● PASSAGE PROVIDED
'''
Setting boundaries is an essential step in your self-care. Boundaries in definition are limits that you set for yourself that you would not want people to cross. This can be difficult to establish, but absolutely vital to protect your mental health and relationships. First thing to identify is, are you self-aware? Do you speak up for yourself? Do you sacrifice yourself to make others happy? Have a hard time saying “no”? Would you consider yourself a people pleaser? Many may take these actions as someone who is just an extremely nice person, but when your mental health is affected and relationships begin to crumble, it is time to take a step back and really take into consideration balance and identifying the boundary violations that are interfering with your mental health.
How can we maintain the peace but still ensure that we are setting healthy boundaries? Well, it is not easy but crucial to address. It may put some strain on relationships, but if it is not healthy to begin with, do you want to continue with this relationship? When you decide to start addressing these boundary violators, these individuals may perceive you as selfish. There is nothing selfish about being assertive and honoring your limits. This helps to prevent things like burn out and stress.
So, let’s paint the picture, what does burnout look like? Do your needs come last? Do you find yourself with no time for yourself or your interests? Lacking energy? The number one deal breaker is, difficulty saying “no”!!! One thing that I have struggled with is being assertive. I have come a long way! But I can say that I have definitely been all these things and even now as a mom of two and spouse and adding all the stuff that I just keep piling up on my plate is absolutely NOT healthy to not voice boundaries.
Working on self-worth and valuing yourself also correlates with boundary setting. It IS about you and once you start putting yourself, your wants and the don’t wants first and voiced then you will avoid unnecessary stress.
'''
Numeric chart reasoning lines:
'''
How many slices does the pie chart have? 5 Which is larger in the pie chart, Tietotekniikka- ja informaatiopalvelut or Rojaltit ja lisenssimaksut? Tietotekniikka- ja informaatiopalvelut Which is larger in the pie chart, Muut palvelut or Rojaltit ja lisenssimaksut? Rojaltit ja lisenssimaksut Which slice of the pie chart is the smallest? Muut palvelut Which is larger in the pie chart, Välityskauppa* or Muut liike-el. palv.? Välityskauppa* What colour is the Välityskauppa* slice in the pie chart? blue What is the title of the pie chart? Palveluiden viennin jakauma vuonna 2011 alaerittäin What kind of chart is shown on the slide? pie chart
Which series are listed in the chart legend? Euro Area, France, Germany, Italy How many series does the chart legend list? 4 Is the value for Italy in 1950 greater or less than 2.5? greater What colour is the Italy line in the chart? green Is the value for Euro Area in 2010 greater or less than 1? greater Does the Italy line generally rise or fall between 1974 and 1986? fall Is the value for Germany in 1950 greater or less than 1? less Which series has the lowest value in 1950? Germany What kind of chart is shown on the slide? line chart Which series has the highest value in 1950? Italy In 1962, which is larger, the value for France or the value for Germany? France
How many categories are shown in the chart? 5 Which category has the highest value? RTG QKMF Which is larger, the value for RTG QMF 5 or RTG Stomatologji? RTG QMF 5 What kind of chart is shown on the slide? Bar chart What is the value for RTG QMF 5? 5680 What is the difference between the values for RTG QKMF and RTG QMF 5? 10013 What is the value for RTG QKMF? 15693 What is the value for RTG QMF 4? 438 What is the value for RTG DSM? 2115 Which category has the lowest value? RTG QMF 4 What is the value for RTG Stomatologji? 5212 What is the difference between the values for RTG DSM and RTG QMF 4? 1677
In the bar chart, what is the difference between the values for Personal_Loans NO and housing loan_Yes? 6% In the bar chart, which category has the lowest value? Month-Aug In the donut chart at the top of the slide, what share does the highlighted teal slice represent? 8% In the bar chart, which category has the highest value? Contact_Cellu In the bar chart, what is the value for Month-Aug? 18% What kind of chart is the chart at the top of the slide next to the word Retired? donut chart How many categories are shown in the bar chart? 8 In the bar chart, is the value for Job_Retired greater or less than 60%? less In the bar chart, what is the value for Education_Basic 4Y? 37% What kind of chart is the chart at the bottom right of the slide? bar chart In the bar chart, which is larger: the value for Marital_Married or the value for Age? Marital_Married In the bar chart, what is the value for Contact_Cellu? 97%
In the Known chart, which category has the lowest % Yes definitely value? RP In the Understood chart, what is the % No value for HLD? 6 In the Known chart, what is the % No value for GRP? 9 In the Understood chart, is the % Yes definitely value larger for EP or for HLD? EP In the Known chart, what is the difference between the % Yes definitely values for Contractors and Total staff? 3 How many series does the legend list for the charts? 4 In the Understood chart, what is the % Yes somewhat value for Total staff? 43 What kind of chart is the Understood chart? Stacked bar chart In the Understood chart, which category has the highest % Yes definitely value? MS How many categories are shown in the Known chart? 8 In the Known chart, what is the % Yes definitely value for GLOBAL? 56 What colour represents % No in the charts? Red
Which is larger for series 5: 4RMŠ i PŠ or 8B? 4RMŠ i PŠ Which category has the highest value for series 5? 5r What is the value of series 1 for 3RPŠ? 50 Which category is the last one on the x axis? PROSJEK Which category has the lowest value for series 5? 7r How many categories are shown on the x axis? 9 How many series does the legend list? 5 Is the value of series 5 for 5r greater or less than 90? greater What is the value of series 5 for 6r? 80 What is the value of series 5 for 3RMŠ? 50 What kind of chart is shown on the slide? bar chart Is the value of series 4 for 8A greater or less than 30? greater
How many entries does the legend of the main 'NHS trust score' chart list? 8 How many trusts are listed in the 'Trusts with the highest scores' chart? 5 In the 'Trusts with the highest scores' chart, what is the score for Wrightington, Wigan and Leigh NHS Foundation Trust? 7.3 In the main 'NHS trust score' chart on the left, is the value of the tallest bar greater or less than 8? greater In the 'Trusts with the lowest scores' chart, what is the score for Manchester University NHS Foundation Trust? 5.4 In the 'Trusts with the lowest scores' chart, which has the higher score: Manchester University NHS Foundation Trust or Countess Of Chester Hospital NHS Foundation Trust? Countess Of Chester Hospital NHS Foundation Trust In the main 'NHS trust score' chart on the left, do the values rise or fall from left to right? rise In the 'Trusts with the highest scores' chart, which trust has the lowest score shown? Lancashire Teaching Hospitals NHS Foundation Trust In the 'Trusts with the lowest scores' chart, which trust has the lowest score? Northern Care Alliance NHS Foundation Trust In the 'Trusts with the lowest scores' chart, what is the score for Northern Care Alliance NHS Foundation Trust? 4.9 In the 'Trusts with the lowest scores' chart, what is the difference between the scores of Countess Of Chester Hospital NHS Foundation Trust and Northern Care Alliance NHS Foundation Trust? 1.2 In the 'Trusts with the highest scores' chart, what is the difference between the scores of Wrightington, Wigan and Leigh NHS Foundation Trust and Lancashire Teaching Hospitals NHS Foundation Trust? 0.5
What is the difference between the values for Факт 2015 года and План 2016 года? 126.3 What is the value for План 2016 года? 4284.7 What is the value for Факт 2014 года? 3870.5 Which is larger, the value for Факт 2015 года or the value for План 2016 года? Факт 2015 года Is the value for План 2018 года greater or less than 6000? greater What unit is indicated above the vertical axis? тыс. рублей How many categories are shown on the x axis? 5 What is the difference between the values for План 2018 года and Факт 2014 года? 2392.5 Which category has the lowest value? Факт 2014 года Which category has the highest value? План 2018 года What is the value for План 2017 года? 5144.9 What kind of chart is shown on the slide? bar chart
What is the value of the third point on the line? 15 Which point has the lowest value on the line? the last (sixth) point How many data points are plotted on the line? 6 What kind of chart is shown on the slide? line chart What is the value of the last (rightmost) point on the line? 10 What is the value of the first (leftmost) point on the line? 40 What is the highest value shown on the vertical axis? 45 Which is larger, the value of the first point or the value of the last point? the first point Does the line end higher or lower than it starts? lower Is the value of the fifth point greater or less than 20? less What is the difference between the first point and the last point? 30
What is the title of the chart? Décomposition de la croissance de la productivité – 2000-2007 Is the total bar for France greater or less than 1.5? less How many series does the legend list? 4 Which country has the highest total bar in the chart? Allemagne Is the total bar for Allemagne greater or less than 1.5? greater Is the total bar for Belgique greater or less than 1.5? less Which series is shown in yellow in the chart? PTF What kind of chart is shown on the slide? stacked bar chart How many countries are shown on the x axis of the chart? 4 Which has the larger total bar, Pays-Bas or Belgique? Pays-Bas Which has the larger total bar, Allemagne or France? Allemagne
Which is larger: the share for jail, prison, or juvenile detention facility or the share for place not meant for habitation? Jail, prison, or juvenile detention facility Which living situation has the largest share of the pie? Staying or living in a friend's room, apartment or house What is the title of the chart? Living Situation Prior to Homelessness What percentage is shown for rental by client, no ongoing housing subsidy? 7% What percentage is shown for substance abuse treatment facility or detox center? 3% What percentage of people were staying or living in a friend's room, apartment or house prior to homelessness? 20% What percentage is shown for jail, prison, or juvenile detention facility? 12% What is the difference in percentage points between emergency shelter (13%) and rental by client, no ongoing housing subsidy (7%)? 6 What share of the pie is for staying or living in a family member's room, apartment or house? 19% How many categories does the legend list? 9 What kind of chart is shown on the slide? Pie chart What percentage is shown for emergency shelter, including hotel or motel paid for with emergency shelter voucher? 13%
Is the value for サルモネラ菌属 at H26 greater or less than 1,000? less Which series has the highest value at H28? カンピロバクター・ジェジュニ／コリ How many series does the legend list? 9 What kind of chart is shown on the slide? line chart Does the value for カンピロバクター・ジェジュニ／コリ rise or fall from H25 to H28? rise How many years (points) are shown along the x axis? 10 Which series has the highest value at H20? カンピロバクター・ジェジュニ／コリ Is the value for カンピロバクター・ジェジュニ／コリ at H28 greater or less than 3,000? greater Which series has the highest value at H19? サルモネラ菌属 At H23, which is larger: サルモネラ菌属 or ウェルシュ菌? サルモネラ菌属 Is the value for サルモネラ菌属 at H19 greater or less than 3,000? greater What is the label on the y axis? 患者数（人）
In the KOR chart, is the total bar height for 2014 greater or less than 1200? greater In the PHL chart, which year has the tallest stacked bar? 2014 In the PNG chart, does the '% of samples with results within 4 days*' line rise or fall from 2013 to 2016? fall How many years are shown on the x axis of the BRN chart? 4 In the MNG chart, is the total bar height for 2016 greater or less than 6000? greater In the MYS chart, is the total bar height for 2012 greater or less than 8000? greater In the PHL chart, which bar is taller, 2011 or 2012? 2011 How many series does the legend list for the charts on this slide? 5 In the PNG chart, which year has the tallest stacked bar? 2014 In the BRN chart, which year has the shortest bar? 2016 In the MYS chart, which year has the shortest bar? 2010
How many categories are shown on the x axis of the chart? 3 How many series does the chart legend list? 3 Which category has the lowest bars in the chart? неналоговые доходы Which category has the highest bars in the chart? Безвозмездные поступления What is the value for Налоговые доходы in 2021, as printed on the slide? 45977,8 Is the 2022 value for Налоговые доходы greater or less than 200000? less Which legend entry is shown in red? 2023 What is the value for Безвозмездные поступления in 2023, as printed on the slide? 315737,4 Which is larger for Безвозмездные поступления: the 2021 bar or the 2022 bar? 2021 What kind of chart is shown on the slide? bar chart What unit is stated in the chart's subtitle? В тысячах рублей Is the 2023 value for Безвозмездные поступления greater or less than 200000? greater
'''
● WHAT THE EXERCISE ASKS
Echo the passage on setting boundaries word for word, starting with "So, let’s paint" and going on through "avoid unnecessary stress.".

● SOLUTION TO THIS EXERCISE
So, let’s paint the picture, what does burnout look like? Do your needs come last? Do you find yourself with no time for yourself or your interests? Lacking energy? The number one deal breaker is, difficulty saying “no”!!! One thing that I have struggled with is being assertive. I have come a long way! But I can say that I have definitely been all these things and even now as a mom of two and spouse and adding all the stuff that I just keep piling up on my plate is absolutely NOT healthy to not voice boundaries.
Working on self-worth and valuing yourself also correlates with boundary setting. It IS about you and once you start putting yourself, your wants and the don’t wants first and voiced then you will avoid unnecessary stress.